The Piper’s Son

The Piper's Son by Melina MarchettaThe Piper’s Son by Melina Marchetta
Publisher: Candlewick Press
Number of pages: 336
My copy: US hardbound, ordered from Book Depository

The award-winning author of Finnikin of the Rock and Jellicoe Road pens a raw, compelling novel about a family’s hard-won healing on the other side of trauma.

Award-winning author Melina Marchetta reopens the story of the group of friends from her acclaimed novel Saving Francesca – but five years have passed, and now it’s Thomas Mackee who needs saving. After his favorite uncle was blown to bits on his way to work in a foreign city, Tom watched his family implode. He quit school and turned his back on his music and everyone that mattered, including the girl he can’t forget. Shooting for oblivion, he’s hit rock bottom, forced to live with his single, pregnant aunt, work at the Union pub with his former friends, and reckon with his grieving, alcoholic father. Tom’s in no shape to mend what’s broken. But what if no one else is either? An unflinching look at family, forgiveness, and the fierce inner workings of love and friendship, The Piper’s Son redefines what it means to go home again.

* * *

One of my favorite things to hear back during those high school graduation programs is the class prophecy. I think I heard my first class prophecy back in elementary, when our teacher read a prophecy of one batch for us.
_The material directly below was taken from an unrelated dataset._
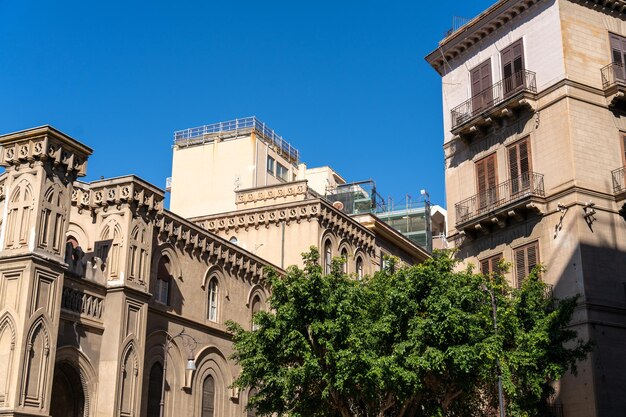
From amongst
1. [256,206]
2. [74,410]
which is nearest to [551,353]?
[74,410]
Then sometime during sophomore year in high school, I wrote an incomplete class prophecy on a whim, set about ten years later, one where I apparently lost contact with most of my high school friends and even crashed into my best friend’s car. And finally, during senior year, I was assigned to write our batch’s prophecy, which was kind of boring now that I remember it. Boring compared to the sort of morbid prophecy that the higher batch had before us, anyway.

But again, I love those things because it has that infinite feel to it. I can write practically anything about what our fortunes will be (and because it’s going to be read to everyone, I have to make sure all of us were successful, sort of). It had all those possibilities for all of us, giving all of us in the batch hope that we could all fulfill that prophecy that I had penned.
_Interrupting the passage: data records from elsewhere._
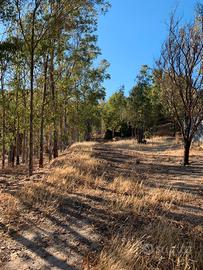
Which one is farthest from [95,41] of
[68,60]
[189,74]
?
[189,74]

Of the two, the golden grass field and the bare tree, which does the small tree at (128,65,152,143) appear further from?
the golden grass field

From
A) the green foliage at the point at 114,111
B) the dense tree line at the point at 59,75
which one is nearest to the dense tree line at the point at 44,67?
the dense tree line at the point at 59,75

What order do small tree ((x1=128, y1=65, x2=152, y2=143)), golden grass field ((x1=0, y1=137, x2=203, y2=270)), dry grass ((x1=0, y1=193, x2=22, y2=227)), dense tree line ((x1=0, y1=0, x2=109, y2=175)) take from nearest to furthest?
golden grass field ((x1=0, y1=137, x2=203, y2=270)) → dry grass ((x1=0, y1=193, x2=22, y2=227)) → dense tree line ((x1=0, y1=0, x2=109, y2=175)) → small tree ((x1=128, y1=65, x2=152, y2=143))

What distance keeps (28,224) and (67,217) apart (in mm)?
688

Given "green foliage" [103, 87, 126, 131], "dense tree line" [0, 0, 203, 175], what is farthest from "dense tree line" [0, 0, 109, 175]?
"green foliage" [103, 87, 126, 131]

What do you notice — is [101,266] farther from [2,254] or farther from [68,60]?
[68,60]

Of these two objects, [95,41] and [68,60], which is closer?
[68,60]

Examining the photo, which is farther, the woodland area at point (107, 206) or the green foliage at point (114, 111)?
the green foliage at point (114, 111)

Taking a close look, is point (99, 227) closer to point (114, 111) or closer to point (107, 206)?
point (107, 206)

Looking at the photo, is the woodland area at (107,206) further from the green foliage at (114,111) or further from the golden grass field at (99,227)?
the green foliage at (114,111)

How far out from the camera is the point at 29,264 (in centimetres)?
516

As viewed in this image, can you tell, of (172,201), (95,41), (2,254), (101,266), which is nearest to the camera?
(101,266)

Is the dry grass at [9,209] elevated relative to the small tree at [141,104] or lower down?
lower down

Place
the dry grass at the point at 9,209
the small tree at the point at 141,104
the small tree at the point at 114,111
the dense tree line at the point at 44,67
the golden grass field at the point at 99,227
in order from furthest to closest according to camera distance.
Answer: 1. the small tree at the point at 114,111
2. the small tree at the point at 141,104
3. the dense tree line at the point at 44,67
4. the dry grass at the point at 9,209
5. the golden grass field at the point at 99,227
That’s what The Piper’s Son read like for me — a class prophecy. It’s been five years since Saving Francesca, and the little group that I have grown to love in that book has changed. Will is now an engineer in Singapore, and having a long-distance relationship with Frankie. Frankie’s parents are in Italy and she now works in a local pub with Justine. Siobhan is in England, Tara is in Timor, Jimmy is somewhere out there. And Tom. Tom Mackee is lost. Ever since his uncle died in a terrorist attack in London, Tom’s life had fallen apart. When he finally hit rock bottom, he finds himself living with his pregnant aunt Georgie, who’s also deep in her own grief. Tom is going to have to start picking his life back up again, but will the people he’s left behind be there to help him?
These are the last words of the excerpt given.